In the wake of Gawande’s 2009 article, McAllen’s medical community experienced “bad publicity, a few prosecutions [for various types of medical fraud and kickback schemes], and some stiffened regulatory requirements,” writes Gawande. But those actions, he notes, don’t completely explain how that community eventually turned around its approach to caring for Medicare patients.
More important, he says, was a new emphasis on “viewing the primary-care doctor as a kind of contractor for patients, reining in pointless testing, procedures, and emergency-room visits, coordinating treatment, and helping to find specialists who practice thoughtfully and effectively.”
Replacing anxiety with reason
Gawande describes this approach — and why it seems to be working — in the New Yorker article. You can go there for the details.
But Gawande also acknowledges that for this type of approach to work, patients — not just the medical community — will need to understand and embrace it, too.
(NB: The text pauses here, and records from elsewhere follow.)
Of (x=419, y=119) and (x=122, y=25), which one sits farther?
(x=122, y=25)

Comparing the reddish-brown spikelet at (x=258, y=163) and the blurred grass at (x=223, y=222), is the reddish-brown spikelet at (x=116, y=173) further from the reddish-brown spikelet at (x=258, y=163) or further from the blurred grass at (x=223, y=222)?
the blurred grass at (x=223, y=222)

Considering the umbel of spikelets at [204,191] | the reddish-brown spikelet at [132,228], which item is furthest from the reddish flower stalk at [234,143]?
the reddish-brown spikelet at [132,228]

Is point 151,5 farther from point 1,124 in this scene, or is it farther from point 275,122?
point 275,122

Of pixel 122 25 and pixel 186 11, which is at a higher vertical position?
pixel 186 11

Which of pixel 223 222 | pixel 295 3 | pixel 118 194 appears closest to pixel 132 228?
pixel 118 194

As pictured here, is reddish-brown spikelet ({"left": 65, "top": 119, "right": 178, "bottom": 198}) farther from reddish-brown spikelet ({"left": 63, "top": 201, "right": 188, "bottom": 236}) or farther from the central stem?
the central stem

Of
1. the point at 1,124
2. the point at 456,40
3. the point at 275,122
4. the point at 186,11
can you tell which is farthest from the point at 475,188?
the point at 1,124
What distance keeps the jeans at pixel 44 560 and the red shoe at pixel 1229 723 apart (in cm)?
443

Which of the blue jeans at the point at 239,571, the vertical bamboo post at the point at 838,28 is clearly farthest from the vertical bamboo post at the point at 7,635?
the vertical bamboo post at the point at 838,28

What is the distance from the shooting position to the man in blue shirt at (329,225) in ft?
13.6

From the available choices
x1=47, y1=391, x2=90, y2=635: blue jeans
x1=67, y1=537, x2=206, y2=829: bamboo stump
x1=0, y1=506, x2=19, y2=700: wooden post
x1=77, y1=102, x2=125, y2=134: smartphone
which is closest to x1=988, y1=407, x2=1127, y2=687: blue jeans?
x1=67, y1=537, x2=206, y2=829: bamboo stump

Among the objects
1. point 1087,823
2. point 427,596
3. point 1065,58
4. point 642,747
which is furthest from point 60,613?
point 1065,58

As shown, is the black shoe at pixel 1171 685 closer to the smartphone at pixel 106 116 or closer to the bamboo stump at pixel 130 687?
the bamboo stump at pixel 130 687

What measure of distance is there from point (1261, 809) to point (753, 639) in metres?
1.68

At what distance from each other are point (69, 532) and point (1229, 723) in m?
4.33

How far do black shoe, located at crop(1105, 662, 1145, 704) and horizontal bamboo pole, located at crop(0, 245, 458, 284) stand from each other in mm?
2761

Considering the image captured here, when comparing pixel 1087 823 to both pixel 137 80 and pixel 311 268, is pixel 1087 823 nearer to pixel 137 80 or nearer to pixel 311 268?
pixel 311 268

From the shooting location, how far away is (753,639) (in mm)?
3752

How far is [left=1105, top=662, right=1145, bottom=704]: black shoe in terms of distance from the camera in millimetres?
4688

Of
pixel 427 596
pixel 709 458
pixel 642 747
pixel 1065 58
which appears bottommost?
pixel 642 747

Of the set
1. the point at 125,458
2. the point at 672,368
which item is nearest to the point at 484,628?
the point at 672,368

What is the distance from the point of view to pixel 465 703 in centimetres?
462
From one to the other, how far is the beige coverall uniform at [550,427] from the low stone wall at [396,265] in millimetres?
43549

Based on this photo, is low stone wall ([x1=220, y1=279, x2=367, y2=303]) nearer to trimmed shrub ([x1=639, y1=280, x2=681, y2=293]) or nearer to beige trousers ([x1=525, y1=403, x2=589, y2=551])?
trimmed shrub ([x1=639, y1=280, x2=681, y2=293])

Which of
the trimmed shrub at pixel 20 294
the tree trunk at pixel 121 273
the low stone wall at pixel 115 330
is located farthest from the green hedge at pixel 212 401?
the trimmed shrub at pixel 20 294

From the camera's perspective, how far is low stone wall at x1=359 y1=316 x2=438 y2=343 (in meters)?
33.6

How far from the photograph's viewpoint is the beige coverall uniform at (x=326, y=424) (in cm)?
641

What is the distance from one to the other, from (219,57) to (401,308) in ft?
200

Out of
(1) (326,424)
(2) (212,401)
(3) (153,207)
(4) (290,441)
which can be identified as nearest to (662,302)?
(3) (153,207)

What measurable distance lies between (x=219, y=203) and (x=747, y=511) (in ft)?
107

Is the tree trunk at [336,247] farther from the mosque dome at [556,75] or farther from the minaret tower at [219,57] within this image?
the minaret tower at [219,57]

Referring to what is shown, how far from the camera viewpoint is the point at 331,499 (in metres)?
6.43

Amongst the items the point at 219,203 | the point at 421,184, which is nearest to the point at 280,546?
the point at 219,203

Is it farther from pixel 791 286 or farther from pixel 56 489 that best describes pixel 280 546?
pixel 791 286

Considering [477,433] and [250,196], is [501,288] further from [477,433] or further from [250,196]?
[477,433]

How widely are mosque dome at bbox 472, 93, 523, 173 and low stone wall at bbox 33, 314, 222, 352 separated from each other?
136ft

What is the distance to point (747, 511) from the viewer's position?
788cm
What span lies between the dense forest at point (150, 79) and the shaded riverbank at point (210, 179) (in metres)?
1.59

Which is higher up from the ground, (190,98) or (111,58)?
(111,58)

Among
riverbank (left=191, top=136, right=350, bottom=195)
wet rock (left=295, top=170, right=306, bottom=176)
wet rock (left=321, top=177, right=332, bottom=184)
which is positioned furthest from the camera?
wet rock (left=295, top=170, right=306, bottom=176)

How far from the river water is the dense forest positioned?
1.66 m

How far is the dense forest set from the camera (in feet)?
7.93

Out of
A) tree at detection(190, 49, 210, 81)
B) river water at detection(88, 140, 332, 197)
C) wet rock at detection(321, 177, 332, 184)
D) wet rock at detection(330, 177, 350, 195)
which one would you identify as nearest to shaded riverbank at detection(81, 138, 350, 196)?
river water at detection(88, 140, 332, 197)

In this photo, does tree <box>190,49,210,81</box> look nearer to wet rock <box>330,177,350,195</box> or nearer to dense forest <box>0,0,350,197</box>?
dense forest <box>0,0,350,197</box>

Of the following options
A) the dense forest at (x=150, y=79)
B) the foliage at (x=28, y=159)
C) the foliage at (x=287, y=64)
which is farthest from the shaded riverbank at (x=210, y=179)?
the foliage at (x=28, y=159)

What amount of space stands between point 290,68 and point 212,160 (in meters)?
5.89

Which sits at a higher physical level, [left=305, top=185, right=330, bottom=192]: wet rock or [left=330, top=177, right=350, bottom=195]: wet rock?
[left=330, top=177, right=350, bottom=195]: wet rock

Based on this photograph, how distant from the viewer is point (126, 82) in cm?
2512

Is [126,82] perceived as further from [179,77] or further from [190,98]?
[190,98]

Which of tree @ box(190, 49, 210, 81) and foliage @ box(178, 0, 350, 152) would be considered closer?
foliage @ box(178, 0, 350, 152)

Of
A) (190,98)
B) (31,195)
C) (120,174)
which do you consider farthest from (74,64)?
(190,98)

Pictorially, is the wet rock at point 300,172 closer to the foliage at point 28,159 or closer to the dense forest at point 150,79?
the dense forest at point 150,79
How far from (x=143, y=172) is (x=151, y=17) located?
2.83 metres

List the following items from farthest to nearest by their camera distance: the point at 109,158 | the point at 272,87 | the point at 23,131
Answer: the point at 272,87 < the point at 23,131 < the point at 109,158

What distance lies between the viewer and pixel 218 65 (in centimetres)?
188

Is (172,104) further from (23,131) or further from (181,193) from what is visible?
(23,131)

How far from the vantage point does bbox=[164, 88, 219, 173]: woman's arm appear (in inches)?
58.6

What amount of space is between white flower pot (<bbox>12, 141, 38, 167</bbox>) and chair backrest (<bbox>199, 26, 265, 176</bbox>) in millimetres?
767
“Waste is not just consuming a third of healthcare spending; it’s costing people’s lives,” he writes. “As long as a more thoughtful, more measured style of medicine keeps improving outcomes, change should be easy to cheer for. Still when it’s your turn to sit across from a doctor, in the white glare of a clinic, with your back aching, or your head throbbing, or a scan showing some small possible abnormality, what are you going to fear more — the prospect of doing too little or of doing too much?”
That patient anxiety often trumps all reason — as it did in the case of Gawande’s patient who was determined to have her thyroid gland removed, even after being advised that it was unnecessary and posed some serious health risks.
“I couldn’t help reflect on how that anxiety had been created,” writes Gawande. “The medical system had done what it so often does: performed tests, unnecessarily, to reveal problems that aren’t quite problems to then be fixed, unnecessarily, at great expense and no little risk. Meanwhile, we avoid taking adequate care of the biggest problems that people face — problems like diabetes, high blood pressure, or any number of less technologically intensive conditions. An entire health-care system has been devoted to this game. Yet we’re finally seeing evidence that the system can change — even in the most expensive places for health care in the country.”
Gawande’s article appears in the May 11 issue of the New Yorker.
Correction: An earlier version of this story misstated the date of the New Yorker article.